Image courtesy of Kenny Louie on flickr
I love zombies. 28 Days Later was a triumph of fast zombies, great acting, great Danny Boyle direction and an awesome soundtrack. World War Z the movie was nice. Brad was nice. Effects were good. Story was nice. World War Z the book was amazing, so many different stories told by different voices written by the same author; great writing. The Walking Dead - addictively slow with deep emotional resonance. My wife "watches" The Walking Dead with me from behind her interlocked fingers and loves it too (as do my parents!). Zombieland is pant wettingly funny.

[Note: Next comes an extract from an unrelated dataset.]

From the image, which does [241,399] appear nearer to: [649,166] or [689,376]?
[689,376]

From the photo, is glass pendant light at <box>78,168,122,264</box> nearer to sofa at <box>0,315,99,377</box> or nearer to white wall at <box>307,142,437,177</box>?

So why zombies and why so scary? Well zombies have long been an allegory for mass mindless consumerism in modern society, for the base beast within every person when you strip away their humanity and for the fear that we will eventually cause our own global demise. I don't think the fear comes from the cannibalism or the returning from the dead or even the unstoppable nature of the zombie (head shot...rule #2 double tap). Zombies are such fearful creatures because of their total lack of humanity. They function very much like us, but without the emotion, the relationships, the desire to have and make meaning in the world, basically the things that make us human.
You may ask why I am making my last blog post of #28daysofwriting about zombies, but I think zombies are such an interesting analogy. We cannot treat learners like a mindless mass of consumers without humanity (despite anything OFSTED tells you). My good friend Neil back in the UK posted on Facebook last night in response to yesterday's blog post about high stakes assessment and it struck me how wrong the system is;
So there is the first connection with zombies. We treat our kids like them.
But there is another connection. When I started this challenge, I thought I would be writing about educational technology, thinking skills, pedagogy, learning and even maybe Google Glass (which I am trialling in school). But for the most part I didn't. For the most part I wrote about people, relationships, having and creating meaning in the world, being connected; I guess I kept writing about humanity, the lack of which makes zombies (especially fast ones) so terrifying.
Zombie connection number two.
I will leave this challenge feeling ready to keep on writing and although I am sure future posts will focus more on practical pedagogy and teaching and learning type stuff, 28 days later, I have realised that we can't separate these things from the human element within our education systems and society at large, that in the end (whether that is a zombie apocalypse or not) what truly matters is trying to make the lives of others' a little bit better.